▶ [WHAT IS BEING ASKED]
Copy the records below word for word, from their first line up to and including the line containing "Is the Q3 value".

━━━━

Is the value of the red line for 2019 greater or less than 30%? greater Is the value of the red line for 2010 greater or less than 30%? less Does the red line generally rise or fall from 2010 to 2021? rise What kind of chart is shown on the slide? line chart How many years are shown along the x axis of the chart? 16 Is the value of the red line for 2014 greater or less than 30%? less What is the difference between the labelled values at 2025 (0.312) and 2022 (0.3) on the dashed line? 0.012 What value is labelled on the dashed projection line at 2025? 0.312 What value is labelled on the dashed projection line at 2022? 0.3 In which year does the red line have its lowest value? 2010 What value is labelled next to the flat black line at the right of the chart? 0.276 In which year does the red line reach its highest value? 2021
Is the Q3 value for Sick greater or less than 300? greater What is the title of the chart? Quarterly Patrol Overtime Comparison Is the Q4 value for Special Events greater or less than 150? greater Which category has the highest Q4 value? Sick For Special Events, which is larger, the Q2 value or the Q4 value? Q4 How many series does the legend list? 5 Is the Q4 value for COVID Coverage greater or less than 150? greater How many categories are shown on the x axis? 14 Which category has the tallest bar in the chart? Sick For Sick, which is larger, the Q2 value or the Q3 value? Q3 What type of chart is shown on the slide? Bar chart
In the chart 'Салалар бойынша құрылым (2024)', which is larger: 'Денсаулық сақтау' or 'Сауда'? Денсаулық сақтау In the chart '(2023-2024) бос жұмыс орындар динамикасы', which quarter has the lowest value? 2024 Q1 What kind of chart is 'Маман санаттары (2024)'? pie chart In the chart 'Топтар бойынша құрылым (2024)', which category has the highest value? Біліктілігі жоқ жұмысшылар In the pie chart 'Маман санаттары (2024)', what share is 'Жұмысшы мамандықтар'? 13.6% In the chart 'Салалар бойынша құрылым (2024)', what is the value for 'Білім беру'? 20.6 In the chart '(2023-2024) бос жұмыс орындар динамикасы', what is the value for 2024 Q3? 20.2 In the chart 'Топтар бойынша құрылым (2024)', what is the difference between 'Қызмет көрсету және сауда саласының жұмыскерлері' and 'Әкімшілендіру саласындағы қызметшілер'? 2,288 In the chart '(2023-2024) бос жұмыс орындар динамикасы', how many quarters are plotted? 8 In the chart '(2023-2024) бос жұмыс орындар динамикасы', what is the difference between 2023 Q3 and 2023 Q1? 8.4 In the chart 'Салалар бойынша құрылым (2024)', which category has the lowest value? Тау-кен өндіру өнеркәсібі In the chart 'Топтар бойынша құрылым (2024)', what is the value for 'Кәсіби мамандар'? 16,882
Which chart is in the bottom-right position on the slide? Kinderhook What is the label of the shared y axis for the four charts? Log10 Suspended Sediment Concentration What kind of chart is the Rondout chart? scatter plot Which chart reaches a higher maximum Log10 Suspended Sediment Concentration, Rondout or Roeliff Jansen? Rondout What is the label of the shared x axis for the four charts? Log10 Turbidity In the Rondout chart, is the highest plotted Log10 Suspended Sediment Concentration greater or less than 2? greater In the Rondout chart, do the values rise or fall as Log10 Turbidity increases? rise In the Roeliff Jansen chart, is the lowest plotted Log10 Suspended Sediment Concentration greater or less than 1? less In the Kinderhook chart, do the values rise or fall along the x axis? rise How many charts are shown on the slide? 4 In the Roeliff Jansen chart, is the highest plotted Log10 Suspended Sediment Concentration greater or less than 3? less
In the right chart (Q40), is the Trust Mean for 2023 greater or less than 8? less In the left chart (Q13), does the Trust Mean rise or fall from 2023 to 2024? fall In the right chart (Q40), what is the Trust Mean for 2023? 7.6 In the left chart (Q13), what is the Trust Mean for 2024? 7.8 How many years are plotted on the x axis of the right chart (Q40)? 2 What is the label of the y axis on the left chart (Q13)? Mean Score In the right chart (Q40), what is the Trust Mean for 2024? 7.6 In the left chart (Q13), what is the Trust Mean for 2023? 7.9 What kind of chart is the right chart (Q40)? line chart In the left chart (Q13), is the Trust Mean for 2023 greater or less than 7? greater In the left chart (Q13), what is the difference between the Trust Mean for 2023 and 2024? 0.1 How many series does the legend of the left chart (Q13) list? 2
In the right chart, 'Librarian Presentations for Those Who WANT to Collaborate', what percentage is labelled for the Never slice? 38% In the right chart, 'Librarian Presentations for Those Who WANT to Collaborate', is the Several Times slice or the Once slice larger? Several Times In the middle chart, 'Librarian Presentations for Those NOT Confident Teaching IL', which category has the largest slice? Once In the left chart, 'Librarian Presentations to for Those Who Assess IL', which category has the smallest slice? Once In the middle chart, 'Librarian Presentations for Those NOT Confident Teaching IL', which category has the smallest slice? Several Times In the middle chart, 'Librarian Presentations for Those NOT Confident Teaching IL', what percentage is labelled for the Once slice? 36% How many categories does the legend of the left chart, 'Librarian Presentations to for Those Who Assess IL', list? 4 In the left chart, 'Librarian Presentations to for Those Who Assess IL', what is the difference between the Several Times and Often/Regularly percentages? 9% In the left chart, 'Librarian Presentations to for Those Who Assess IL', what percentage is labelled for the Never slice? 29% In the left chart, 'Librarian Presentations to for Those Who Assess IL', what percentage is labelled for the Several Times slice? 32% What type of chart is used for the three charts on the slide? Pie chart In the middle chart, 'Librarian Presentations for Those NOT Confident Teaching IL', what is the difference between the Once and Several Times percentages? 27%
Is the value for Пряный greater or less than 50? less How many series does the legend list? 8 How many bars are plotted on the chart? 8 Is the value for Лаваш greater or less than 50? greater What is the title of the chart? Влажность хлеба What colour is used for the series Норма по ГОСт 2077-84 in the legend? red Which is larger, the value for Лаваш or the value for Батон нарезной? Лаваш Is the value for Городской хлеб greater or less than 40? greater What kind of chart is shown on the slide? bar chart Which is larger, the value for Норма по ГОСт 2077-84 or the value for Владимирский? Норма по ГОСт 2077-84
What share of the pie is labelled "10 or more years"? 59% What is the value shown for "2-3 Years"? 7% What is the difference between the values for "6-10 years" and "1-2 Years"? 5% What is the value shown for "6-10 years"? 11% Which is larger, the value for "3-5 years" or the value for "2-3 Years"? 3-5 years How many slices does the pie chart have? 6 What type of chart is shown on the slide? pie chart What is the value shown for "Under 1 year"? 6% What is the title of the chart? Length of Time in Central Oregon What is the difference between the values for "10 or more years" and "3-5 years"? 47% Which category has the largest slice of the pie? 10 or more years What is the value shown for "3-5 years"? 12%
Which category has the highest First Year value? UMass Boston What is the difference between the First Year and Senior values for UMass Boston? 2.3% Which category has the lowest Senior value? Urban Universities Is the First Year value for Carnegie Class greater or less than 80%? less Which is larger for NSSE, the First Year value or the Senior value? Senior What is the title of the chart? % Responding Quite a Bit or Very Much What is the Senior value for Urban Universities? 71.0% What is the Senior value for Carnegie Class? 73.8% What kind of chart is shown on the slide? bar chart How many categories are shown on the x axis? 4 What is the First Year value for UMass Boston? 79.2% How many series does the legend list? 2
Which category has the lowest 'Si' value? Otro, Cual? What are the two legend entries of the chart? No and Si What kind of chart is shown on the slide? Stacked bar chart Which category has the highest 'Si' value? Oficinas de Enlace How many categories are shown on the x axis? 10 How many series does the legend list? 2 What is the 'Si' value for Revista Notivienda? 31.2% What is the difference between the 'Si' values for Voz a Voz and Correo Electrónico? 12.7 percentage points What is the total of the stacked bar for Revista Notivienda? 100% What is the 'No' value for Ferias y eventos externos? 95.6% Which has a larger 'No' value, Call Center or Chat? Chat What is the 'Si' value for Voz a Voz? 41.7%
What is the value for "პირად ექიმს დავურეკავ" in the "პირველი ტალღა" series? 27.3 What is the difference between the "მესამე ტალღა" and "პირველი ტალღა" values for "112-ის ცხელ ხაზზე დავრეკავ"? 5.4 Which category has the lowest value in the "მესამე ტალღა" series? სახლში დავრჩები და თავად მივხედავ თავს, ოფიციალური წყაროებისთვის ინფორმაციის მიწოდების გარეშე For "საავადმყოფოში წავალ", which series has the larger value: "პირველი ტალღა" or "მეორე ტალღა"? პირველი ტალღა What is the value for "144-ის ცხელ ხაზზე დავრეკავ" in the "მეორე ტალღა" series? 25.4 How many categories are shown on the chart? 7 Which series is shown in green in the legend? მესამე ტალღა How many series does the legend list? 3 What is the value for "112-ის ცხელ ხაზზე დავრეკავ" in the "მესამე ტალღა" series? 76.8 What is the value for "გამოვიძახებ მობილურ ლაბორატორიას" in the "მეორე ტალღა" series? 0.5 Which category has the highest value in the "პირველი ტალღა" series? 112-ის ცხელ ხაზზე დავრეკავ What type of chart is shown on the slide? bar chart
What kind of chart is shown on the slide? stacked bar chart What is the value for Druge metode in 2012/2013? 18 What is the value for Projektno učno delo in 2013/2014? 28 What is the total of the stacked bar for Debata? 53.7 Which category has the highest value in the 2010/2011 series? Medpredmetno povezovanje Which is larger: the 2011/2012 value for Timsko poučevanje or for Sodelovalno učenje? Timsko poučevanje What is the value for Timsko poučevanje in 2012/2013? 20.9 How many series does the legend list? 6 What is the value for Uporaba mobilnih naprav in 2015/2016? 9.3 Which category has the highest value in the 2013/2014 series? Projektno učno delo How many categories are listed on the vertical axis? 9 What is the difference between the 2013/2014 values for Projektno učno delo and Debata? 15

━━━━

▶ [TASK OUTPUT]
Is the value of the red line for 2019 greater or less than 30%? greater Is the value of the red line for 2010 greater or less than 30%? less Does the red line generally rise or fall from 2010 to 2021? rise What kind of chart is shown on the slide? line chart How many years are shown along the x axis of the chart? 16 Is the value of the red line for 2014 greater or less than 30%? less What is the difference between the labelled values at 2025 (0.312) and 2022 (0.3) on the dashed line? 0.012 What value is labelled on the dashed projection line at 2025? 0.312 What value is labelled on the dashed projection line at 2022? 0.3 In which year does the red line have its lowest value? 2010 What value is labelled next to the flat black line at the right of the chart? 0.276 In which year does the red line reach its highest value? 2021
Is the Q3 value for Sick greater or less than 300? greater What is the title of the chart? Quarterly Patrol Overtime Comparison Is the Q4 value for Special Events greater or less than 150? greater Which category has the highest Q4 value? Sick For Special Events, which is larger, the Q2 value or the Q4 value? Q4 How many series does the legend list? 5 Is the Q4 value for COVID Coverage greater or less than 150? greater How many categories are shown on the x axis? 14 Which category has the tallest bar in the chart? Sick For Sick, which is larger, the Q2 value or the Q3 value? Q3 What type of chart is shown on the slide? Bar chart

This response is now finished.